Although the amounts of it used are "very little," Jones says there is a possible risk of pollution in soils accumulating. "That might be dangerous when you look at the situation after 50 or 100 years."

Farrah of the NCMS in Abu Dhabi disagrees.

"It's absolutely not dangerous for our environment. The amount of pollutant chemicals we add is less than 0.01 microgram per litre. The limit for it possibly becoming harmful is 50 mg per litre," he says.

In the UAE, silver iodide is only used when the atmosphere is very cold. According to the NCMS, around 30 percent of its tests are done on so-called ‘cold' clouds, where it is typically around minus 5 degrees Celsius.

The chemical process is different from the one described above which is used on ‘warm' clouds - those that are usually between 15-17 degrees Celsius.

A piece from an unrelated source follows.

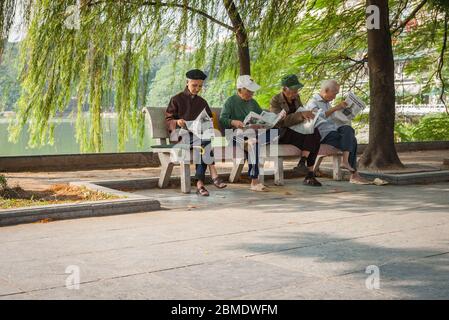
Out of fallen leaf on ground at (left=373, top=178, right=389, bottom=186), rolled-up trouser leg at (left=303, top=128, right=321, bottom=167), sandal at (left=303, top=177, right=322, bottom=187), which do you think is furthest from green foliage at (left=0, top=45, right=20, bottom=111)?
fallen leaf on ground at (left=373, top=178, right=389, bottom=186)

When seeding ‘cold' clouds, raindrops are formed by making silver iodide ice crystals grow. They absorb water vapor, found around cold droplets, which were already present in the cloud.

The vapor causes the crystals to become liquid under the freezing level, thereby creating rain.

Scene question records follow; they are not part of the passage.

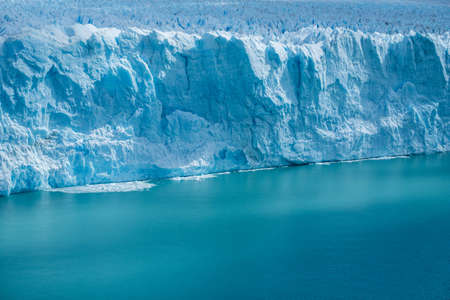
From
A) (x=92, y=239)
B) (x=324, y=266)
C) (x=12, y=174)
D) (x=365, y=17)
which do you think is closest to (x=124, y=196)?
(x=12, y=174)

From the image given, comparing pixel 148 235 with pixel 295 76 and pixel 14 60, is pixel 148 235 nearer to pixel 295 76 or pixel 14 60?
pixel 14 60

The possible risk of using silver iodide is certainly not the only challenge scientists face when experimenting with rain enhancement globally. Adding to the problem is the limited amount of suitable clouds that can be used for testing.

Meteorology centres cannot create clouds, or induce rain from clouds, that do not have the relevant characteristics.

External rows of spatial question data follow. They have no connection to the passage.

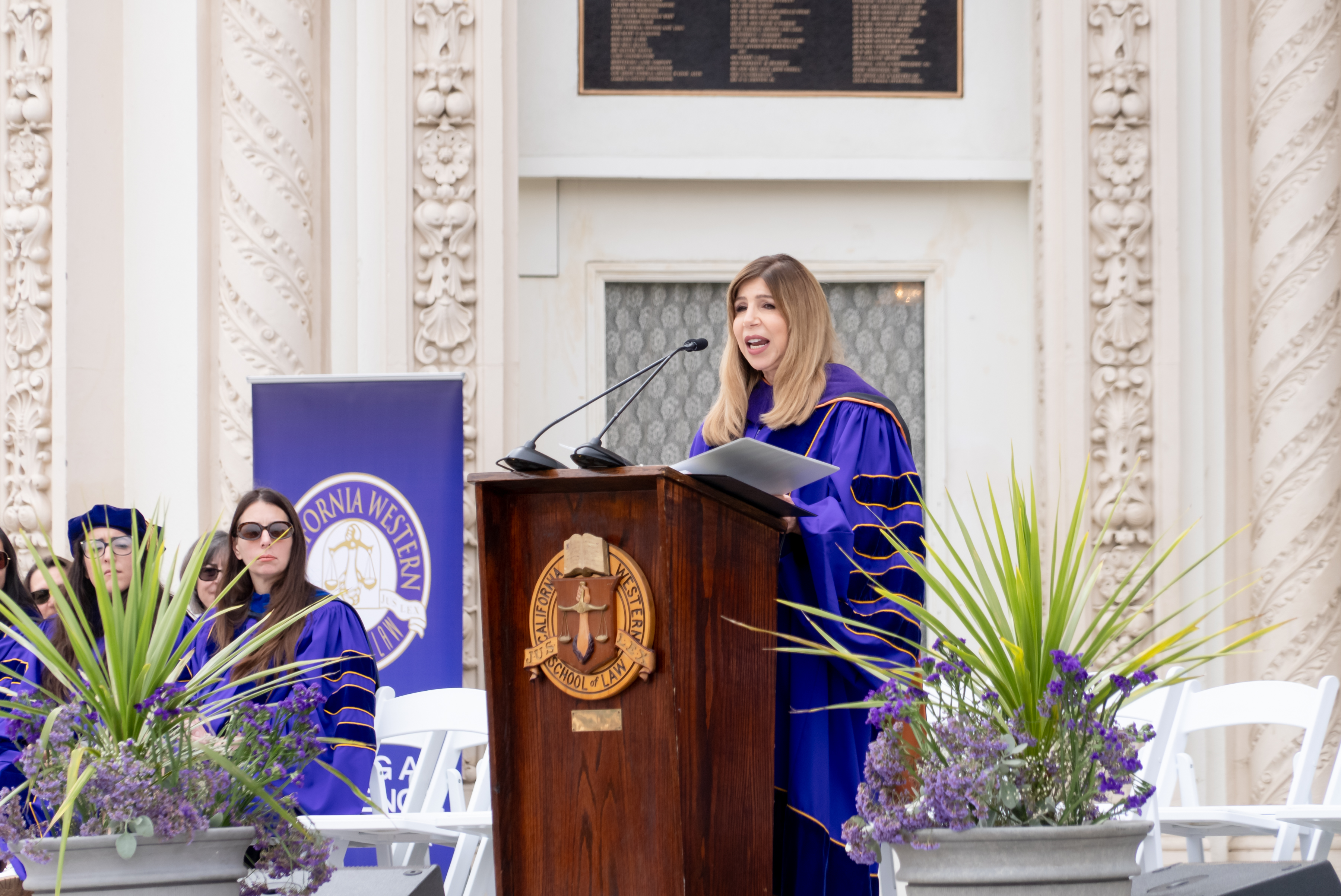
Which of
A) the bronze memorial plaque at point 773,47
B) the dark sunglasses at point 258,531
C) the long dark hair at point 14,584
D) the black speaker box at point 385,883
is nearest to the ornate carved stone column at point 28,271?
the long dark hair at point 14,584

"The problem in a lot of Middle Eastern countries is that the classic way to get clouds is [only after] formation over mountain ranges", explains Jones. "A group of Russian scientists has been traveling around the world claiming they can make clouds, but no one believed a word of it."

Farrah believes the lack of clouds is the biggest problem the scientists face.

"No clouds, no seeding", he says matter-of-factly. "But as long as we can, we will continue searching, and searching for ways to enhance the rain."